Ecco, in questi giorni ho fatto anch’io più o meno la stessa cosa: all’inizio della settimana purtroppo ho ricevuto la notizia della morte di un mio amico, un ex-collega di appena 32 anni, e l’ho metabolizzata solo da poco, con un bel pianto liberatorio scaturito dopo un momento di apparente serenità. Oltre al dolore che normalmente si prova in queste circostanze, c’è anche un fatto, se vogliamo secondario, che mi ha molto turbata: il mio amico è morto di cancro, e io non sapevo nulla della sua malattia. Non potendo fare di meglio, ho passato un paio di giorni a spulciare il suo profilo su Facebook,  cercando una traccia, qualcosa di tangibile che parlasse della sua battaglia, ma niente. Quando sono arrivata a guardare il report della guerra di bande (e quelli di altri inutili giochini), ho capito che dovevo lasciar perdere: non lo conoscevo abbastanza per capire le ragioni di questa scelta, e non mi resta altro da fare che rispettarla. Così ho deciso di stamparmi bene in mente le sue foto, per aiutarmi a ricordare: alcune lo ritraggono in posa, atteggiato, con l’aria da figo, altre invece sono più rilassate, e lì accarezza il suo cane, fa una gita in montagna, sfoglia un libro. Le cose normali, insomma, con tanto di commenti allegri, tra cui alcuni miei. Parlando di lui con i miei ex-colleghi ho sentito nominare la parola calvario: deve essere stata una guerra lunga e dura, anche se non l’ha pubblicizzata, scegliendo di viverla con pochi intimi al suo fianco. 

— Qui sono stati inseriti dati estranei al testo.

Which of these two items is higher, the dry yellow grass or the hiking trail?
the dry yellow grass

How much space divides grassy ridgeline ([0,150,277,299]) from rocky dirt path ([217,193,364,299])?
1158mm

Due giorni fa sono riuscita a piangere, dicevo, ma solo dopo aver guardato le foto dei suoi animali: aveva creato un album pieno di immagini loro, e una, particolarmente buffa, mi ha strappato un sorriso e poi ha finalmente fatto partire il cortocircuito delle lacrime. Così sono usciti fuori anche alcuni ricordi del tempo lontano in cui lavoravo in fabbrica, in un ufficio attiguo al suo, tra pezzi meccanici, disegni, sfoghi più o meno deliranti. Nel suo ufficio aveva la radio sempre accesa, contro il regolamento aziendale: ricordo che grazie a questa “disobbedienza al sistema” era stato lui a riferirmi dell’attacco alle Torri Gemelle, quando ancora internet non era entrata nelle nostre vite.

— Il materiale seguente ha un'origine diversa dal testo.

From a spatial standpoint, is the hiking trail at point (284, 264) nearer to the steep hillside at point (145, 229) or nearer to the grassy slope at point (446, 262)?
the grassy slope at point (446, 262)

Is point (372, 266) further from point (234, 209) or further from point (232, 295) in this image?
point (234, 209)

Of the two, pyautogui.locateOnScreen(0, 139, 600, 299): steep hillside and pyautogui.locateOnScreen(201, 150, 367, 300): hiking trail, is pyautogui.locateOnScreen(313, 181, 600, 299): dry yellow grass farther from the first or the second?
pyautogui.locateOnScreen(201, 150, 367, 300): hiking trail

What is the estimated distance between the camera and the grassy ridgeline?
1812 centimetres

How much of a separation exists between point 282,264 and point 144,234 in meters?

Non ho niente altro di lui: quel che mi rimane sono questi pochi ricordi, parziali, personali, incompiuti. Avremmo potuto essere più amici, o almeno confidenti, ma è andata così, non importa se sono qui a combattere la sua stessa guerra. Va bene lo stesso. Noi che rimaniamo, tutti quanti, oltre a continuare la nostra vita abbiamo solo un modo per onorare la memoria di chi non c’è più: ricordarlo per com’era, rispettarne le scelte ed asciugarci le lacrime l’uno con l’altro, tutte le volte che siamo umanamente in grado di farlo.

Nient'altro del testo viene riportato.